TEKS YANG DIBERIKAN:
-=-=-

• logo nu online
Home Warta Nasional Keislaman Regional Opini Kiai NU Menjawab Dinamika Taushiyah Obituari Fragmen Tokoh Sosok Mitra
Jumat, 26 April 2024

Keislaman

Hasil Munas NU 2017, Beda Amil dan Panitia Zakat (Bagian-1)

Hasil Munas NU 2017, Beda Amil dan Panitia Zakat (Bagian-1)
Foto: Ilustrasi
Foto: Ilustrasi

Salah satu ibadah yang harus dilakukan umat Islam sekaligus menjadi ukuran status keislaman seseorang adalah menunaikan zakat. Kewajiban zakat menjadi salah satu rukun Islam yang dilakukan dengan menyerahkan sebagian hartanya kepada orang lain. Dalam melakukannya, muzakki (orang yang berzakat) bisa memberikannya secara langsung kepada mustahiq (orang yang berhak) ataupun melalui orang lain yang disebut sebagai amil (pengelola zakat).

-=-=-

DATA TERSEDIA:
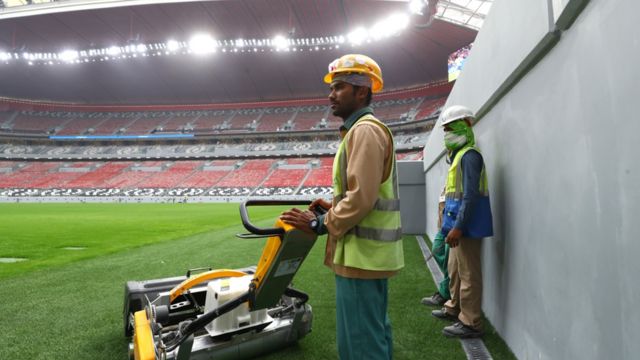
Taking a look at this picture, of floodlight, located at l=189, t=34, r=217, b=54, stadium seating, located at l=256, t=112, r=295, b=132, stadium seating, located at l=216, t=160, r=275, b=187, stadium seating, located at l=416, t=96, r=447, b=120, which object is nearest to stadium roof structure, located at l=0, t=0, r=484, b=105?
floodlight, located at l=189, t=34, r=217, b=54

-=-=-

SOAL LATIHAN:
1. Tuliskan persis bagian teks tentang zakat antara "Salah satu ibadah" dan "amil (pengelola zakat).", termasuk kedua ujungnya.
2. Lanjutkan teks tentang zakat mulai setelah kalimat terakhir yang tertera.

JAWABAN SOAL:
1.
Salah satu ibadah yang harus dilakukan umat Islam sekaligus menjadi ukuran status keislaman seseorang adalah menunaikan zakat. Kewajiban zakat menjadi salah satu rukun Islam yang dilakukan dengan menyerahkan sebagian hartanya kepada orang lain. Dalam melakukannya, muzakki (orang yang berzakat) bisa memberikannya secara langsung kepada mustahiq (orang yang berhak) ataupun melalui orang lain yang disebut sebagai amil (pengelola zakat).

2.
Hasil Munas Alim Ulama Nahdlatul Ulama tahun 2017 disebutkan definisi amil adalah orang yang diangkat oleh imam (pemerintah) untuk memungut, mengumpulkan dan mendistribusikan zakat kepada pihak-pihak yang berhak menerimanya yaitu delapan ashnaf (golongan). Jadi amil pada dasarnya merupakan kepanjangan tangan imam dalam melaksanakan tugas yang terkait dengan zakat. 


Namun di masyarakat sampai saat ini, masih banyak ditemukan sekelompok orang yang ‘mengamilkan diri’ dan mengelola zakat, sedekah, dan infak. Kelompok ini dibentuk atas inisiatif dan prakarsa dari masyarakat atau swakarsa dan tidak mendapatkan legalitas dari pemerintah. Tak jarang mereka mengambil bagian dari zakat yang dikumpulkan karena merasa sudah menjadi amil. 


Terkait dengan hal ini, hasil Munas NU tahun 2017 menegaskan bahwa panitia zakat yang dibentuk secara swakarsa oleh masyarakat, tidak termasuk amil yang berhak menerima bagian zakat. Hal ini karena mereka tidak diangkat oleh pihak yang berwenang yang menjadi kepanjangan tangan kepala negara dalam urusan zakat.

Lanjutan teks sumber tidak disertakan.